In praise of Commonmark: wrangle (R)Markdown files without regex

Author : Maëlle Salmon

You might have read my blog post analyzing the social weather of rOpenSci onboarding, based on a text analysis of GitHub issues. I extracted text out of Markdown-formatted threads with regular expressions. I basically hammered away at the issues using tools I was familiar with until it worked! Now I know there’s a much better and cleaner way, that I’ll present in this note. Read on if you want to extract insights about text, code, links, etc. from R Markdown reports, Hugo website sources, GitHub issues… without writing messy and smelly code!

Read the full post here: https://ropensci.org/technotes/2018/09/05/commonmark/

1 Like

Thanks Maëlle for your blog post! It reminds me two approachs built in pandoc.

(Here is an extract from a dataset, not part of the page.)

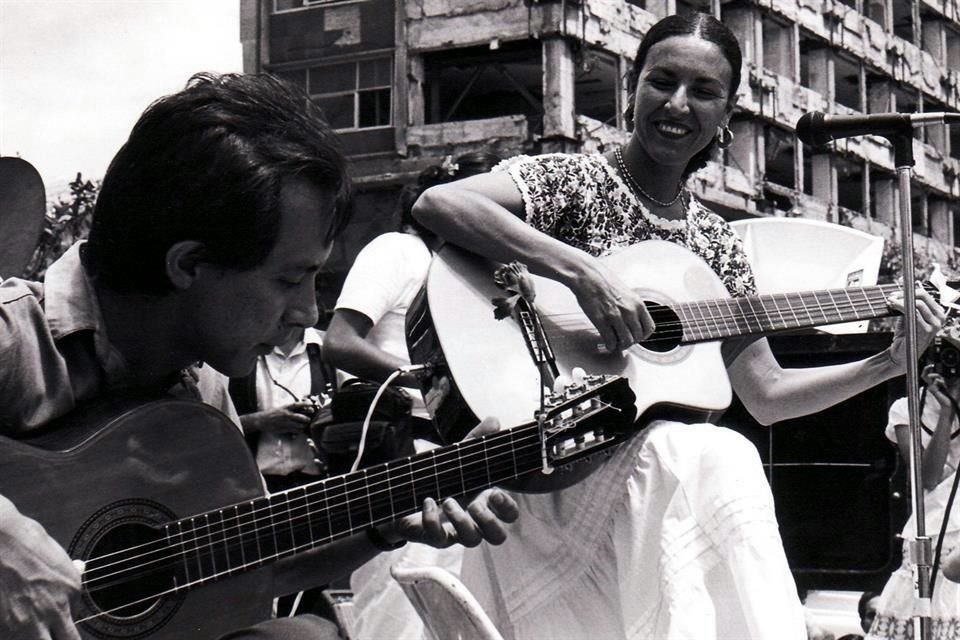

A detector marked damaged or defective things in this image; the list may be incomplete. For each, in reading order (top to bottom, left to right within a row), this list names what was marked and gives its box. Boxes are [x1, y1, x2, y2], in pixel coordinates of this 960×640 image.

broken window [424, 42, 544, 125]
damaged building [238, 0, 960, 308]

The first one is to use this pandoc lua filter: https://pandoc.org/lua-filters.html#extracting-information-about-links
After merging all the md files in one all_files.md, one can execute this kind of command:

rmarkdown::pandoc_convert("all_files.md", to = "markdown", output = "count.md", options = "--lua-filter=count_links.lua")

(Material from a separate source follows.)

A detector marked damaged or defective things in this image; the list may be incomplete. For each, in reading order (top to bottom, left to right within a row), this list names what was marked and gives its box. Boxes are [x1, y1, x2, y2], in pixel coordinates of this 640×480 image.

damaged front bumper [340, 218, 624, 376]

where count_links.lua contains the referenced lua script.

The second approach is to get a json version of the pandoc AST:

rmarkdown::pandoc_convert("all_files.md", to = "json", output = "allfiles_ast.json")

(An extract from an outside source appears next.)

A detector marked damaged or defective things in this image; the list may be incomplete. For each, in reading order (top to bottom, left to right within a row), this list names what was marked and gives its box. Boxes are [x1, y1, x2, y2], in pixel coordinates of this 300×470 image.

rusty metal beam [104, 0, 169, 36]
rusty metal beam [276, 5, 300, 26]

It is close to the XML commonmark version.

Regards,

Romain

1 Like

Thanks Romain, this is very interesting! :ok_hand:

I am especially interested in the JSON approach since parsing JSON is well supported (e.g. rOpenSci has a jqr package!) and something one needs to learn for other applications anyway.

Merci again! :grinning:

1 Like

In lieu of lua, you can also do

rmarkdown::pandoc_convert("all_files.md", to = "markdown", output = "count.md", options = "--filter=count_links.R")

Where count_links.R is an arbitrary script that takes the JSON as stdin and emits JSON as stdout. In this case it’s R, but it could also be, say, a .jq script.

2 Likes

My mind is blown by all these nice ways to extract stuff from Markdown files :exploding_head:

Just for info, I tried this on an R Markdown file, followed by writing it back to markdown, and I didn’t get the input file exactly. :cry: It was worth trying though.

I wonder whether it is possible to get the exact input file. There are many default extensions (native_divs for instance) that could explain these differences. The default template for markdown writer can also have an impact.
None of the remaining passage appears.